▸ **What to do**:
Here are the records. Print them all exactly.

▸ **Source data**:
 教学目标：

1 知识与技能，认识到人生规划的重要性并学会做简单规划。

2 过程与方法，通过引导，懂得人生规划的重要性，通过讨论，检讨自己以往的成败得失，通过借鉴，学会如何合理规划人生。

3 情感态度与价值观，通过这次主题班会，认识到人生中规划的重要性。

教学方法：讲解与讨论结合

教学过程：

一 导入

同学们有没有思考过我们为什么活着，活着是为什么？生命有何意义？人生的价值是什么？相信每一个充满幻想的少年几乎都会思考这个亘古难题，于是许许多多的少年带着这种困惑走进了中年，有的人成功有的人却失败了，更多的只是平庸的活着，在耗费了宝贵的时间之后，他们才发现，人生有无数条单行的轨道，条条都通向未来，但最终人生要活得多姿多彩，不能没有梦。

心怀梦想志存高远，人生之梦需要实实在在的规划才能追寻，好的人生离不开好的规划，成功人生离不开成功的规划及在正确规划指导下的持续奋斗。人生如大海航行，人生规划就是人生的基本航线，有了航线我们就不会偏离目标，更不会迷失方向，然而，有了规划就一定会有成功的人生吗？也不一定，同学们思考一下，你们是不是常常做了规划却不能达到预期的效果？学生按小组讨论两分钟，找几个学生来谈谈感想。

▸ **Solution for this problem**:
 教学目标：

1 知识与技能，认识到人生规划的重要性并学会做简单规划。

2 过程与方法，通过引导，懂得人生规划的重要性，通过讨论，检讨自己以往的成败得失，通过借鉴，学会如何合理规划人生。

3 情感态度与价值观，通过这次主题班会，认识到人生中规划的重要性。

教学方法：讲解与讨论结合

教学过程：

一 导入

同学们有没有思考过我们为什么活着，活着是为什么？生命有何意义？人生的价值是什么？相信每一个充满幻想的少年几乎都会思考这个亘古难题，于是许许多多的少年带着这种困惑走进了中年，有的人成功有的人却失败了，更多的只是平庸的活着，在耗费了宝贵的时间之后，他们才发现，人生有无数条单行的轨道，条条都通向未来，但最终人生要活得多姿多彩，不能没有梦。

心怀梦想志存高远，人生之梦需要实实在在的规划才能追寻，好的人生离不开好的规划，成功人生离不开成功的规划及在正确规划指导下的持续奋斗。人生如大海航行，人生规划就是人生的基本航线，有了航线我们就不会偏离目标，更不会迷失方向，然而，有了规划就一定会有成功的人生吗？也不一定，同学们思考一下，你们是不是常常做了规划却不能达到预期的效果？学生按小组讨论两分钟，找几个学生来谈谈感想。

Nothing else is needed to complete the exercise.